Azimuthal — project onto a plane that touches the globe at a single point. The view radiates outward from that point. Good for polar views and hemispheric maps. In Graticule, azimuthal projections use drag-to-rotate interaction.

Conic — project onto a cone. Good for mid-latitude regions like North America, Europe, or China. Albers and Lambert Conformal Conic are the standards. Conic projections use drag-to-rotate interaction.

Interrupted — the globe is “interrupted” and unfolded with cuts, reducing distortion in specific regions at the cost of gaps in others.

Polyhedral — unfolds the globe onto a polyhedron. Waterman Butterfly is the most common example.

Graticule works in WGS84 (EPSG:4326) — longitude/latitude in decimal degrees. All data must be in this coordinate system to display correctly.

When you upload a file, Graticule inspects the coordinates. If they fall outside the valid WGS84 range, it warns you that the file is likely in a projected coordinate system (e.g.
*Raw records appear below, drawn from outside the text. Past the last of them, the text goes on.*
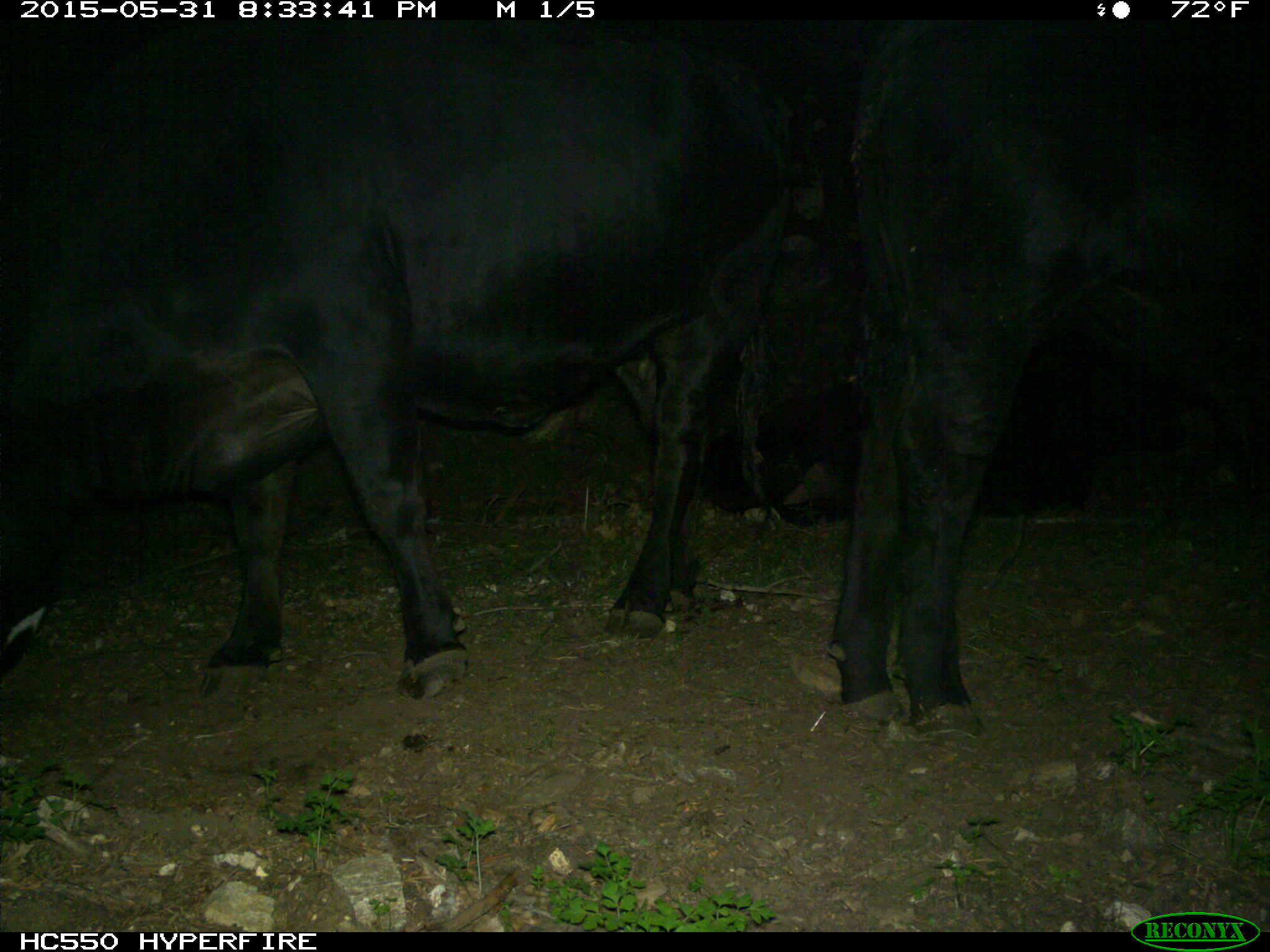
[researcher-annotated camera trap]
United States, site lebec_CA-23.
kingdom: Animalia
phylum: Chordata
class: Mammalia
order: Artiodactyla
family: Bovidae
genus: Bos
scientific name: Bos taurus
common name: domestic cow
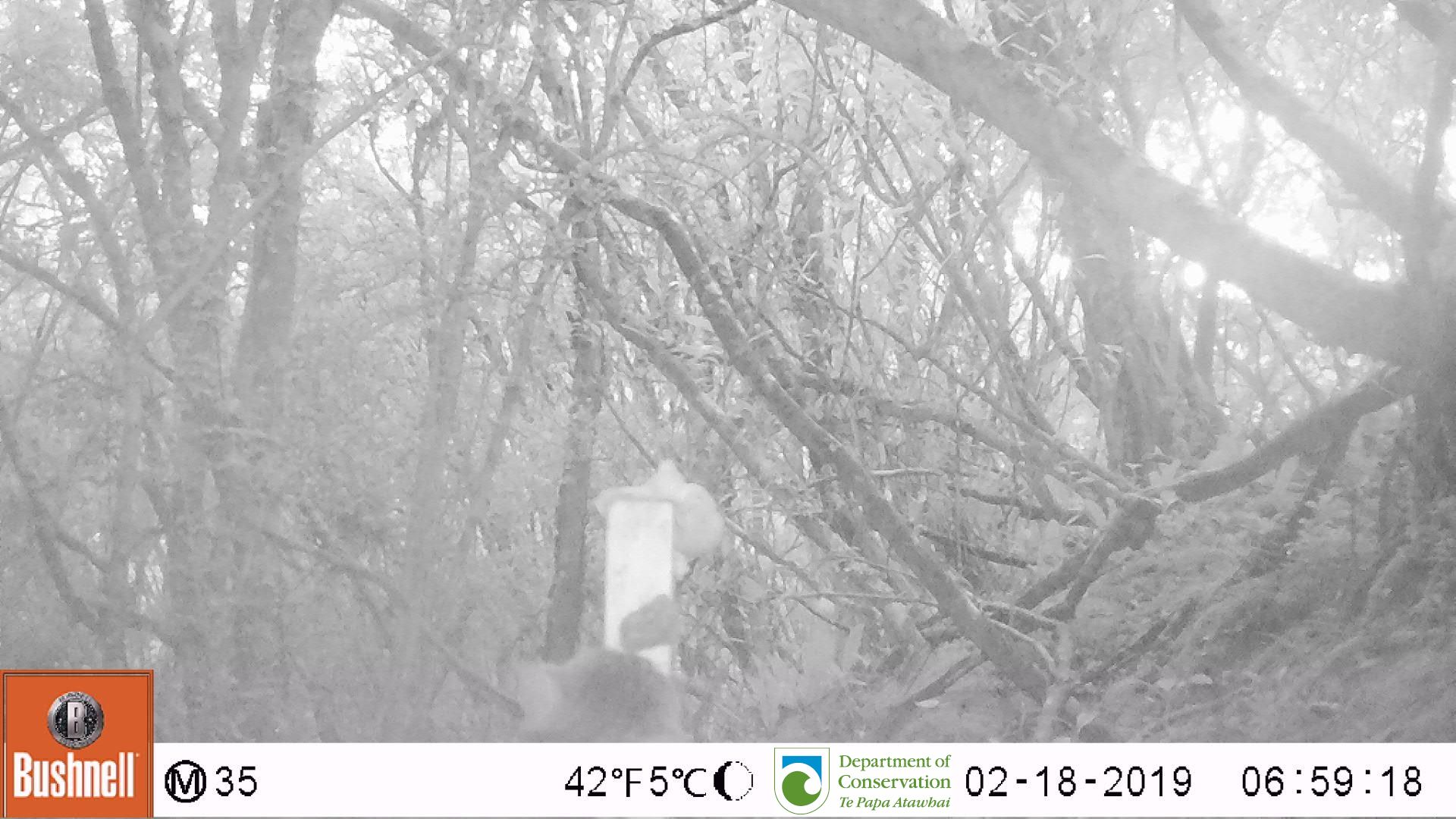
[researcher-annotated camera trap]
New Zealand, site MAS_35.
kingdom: Animalia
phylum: Chordata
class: Mammalia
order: Carnivora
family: Felidae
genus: Felis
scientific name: Felis catus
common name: domestic cat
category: cat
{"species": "cat (domestic cat) (Felis catus)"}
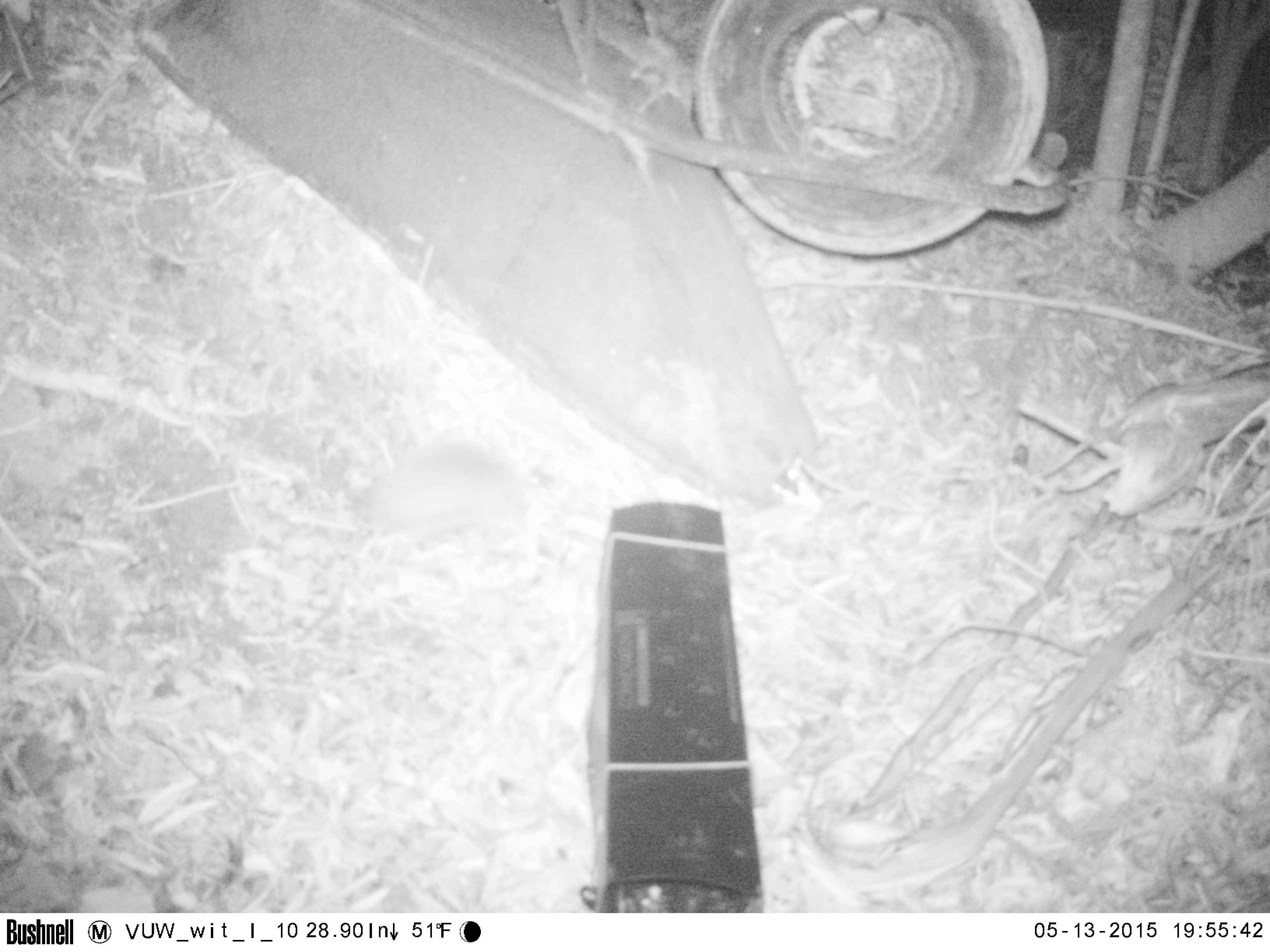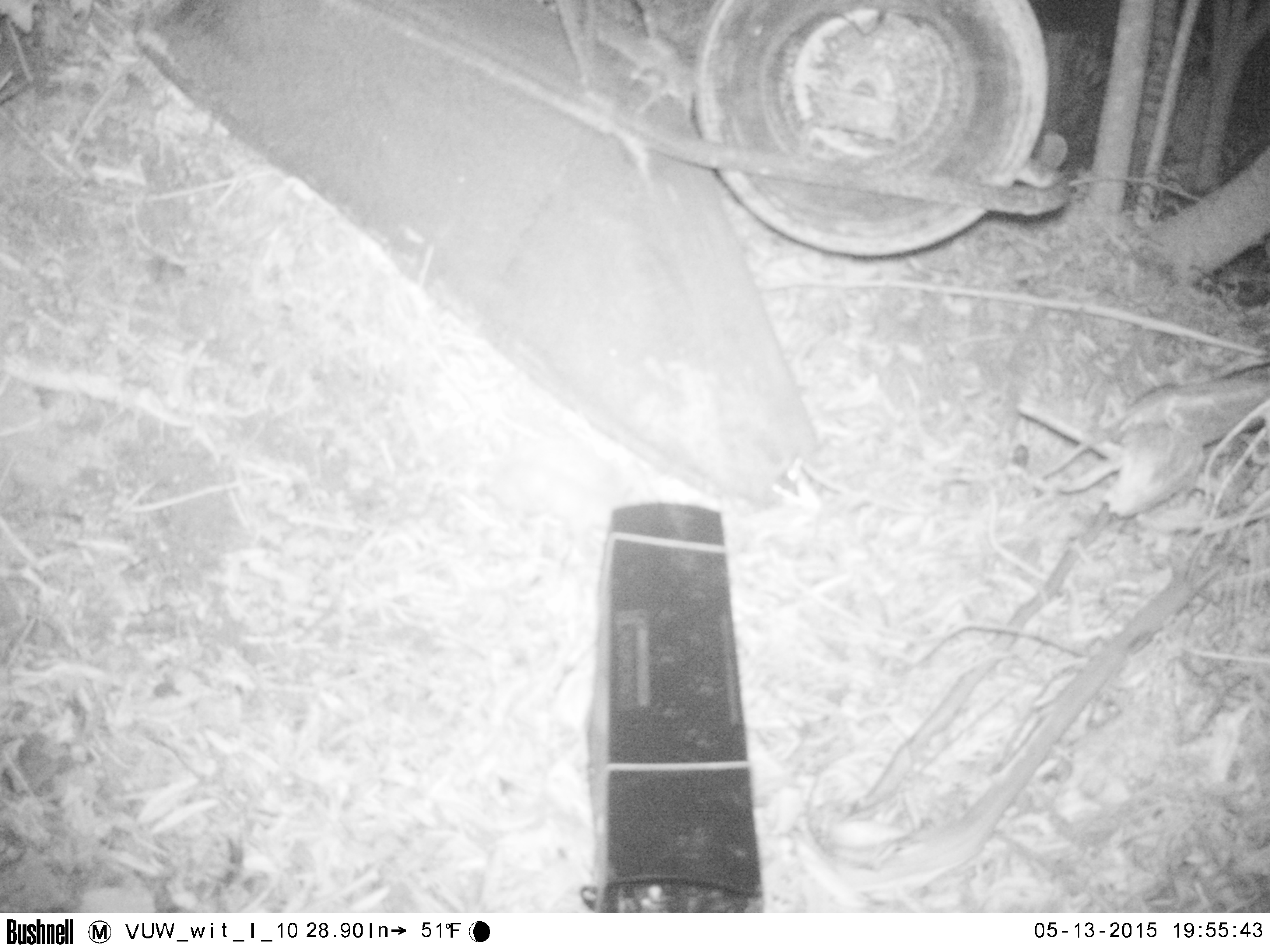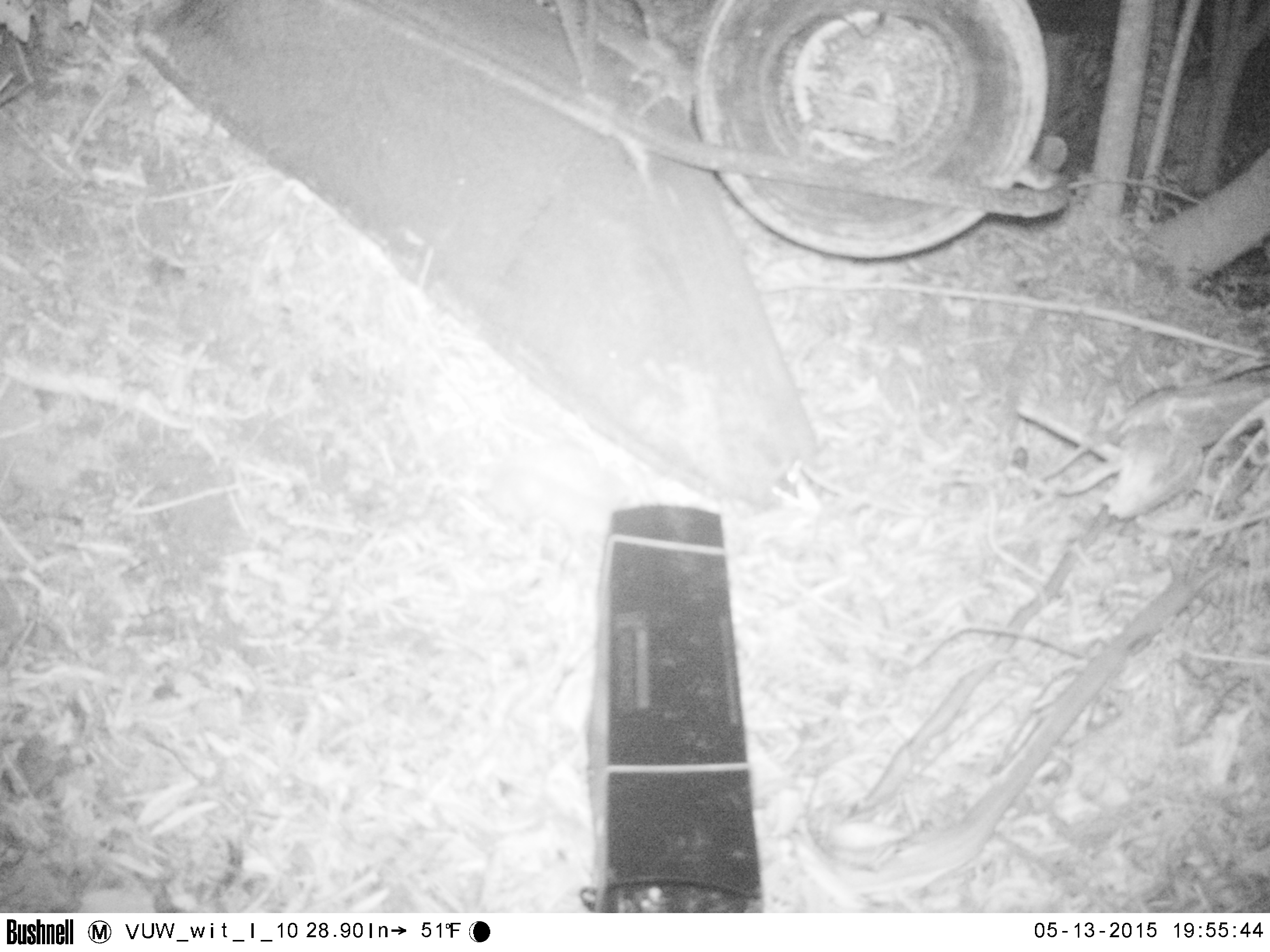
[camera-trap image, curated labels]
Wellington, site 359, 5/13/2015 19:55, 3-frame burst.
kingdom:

UTM or State Plane) and will not display correctly. To fix this, re-export the file as WGS84 from your GIS software before uploading.

Graticule uses D3-geo for all projection math. This covers the 80+ projections in the selector well, but it is not a full cartographic projection library. You will not find the deep parameter control or obscure local projections available in QGIS or ArcGIS. For highly specialized projection work, those tools are a better fit.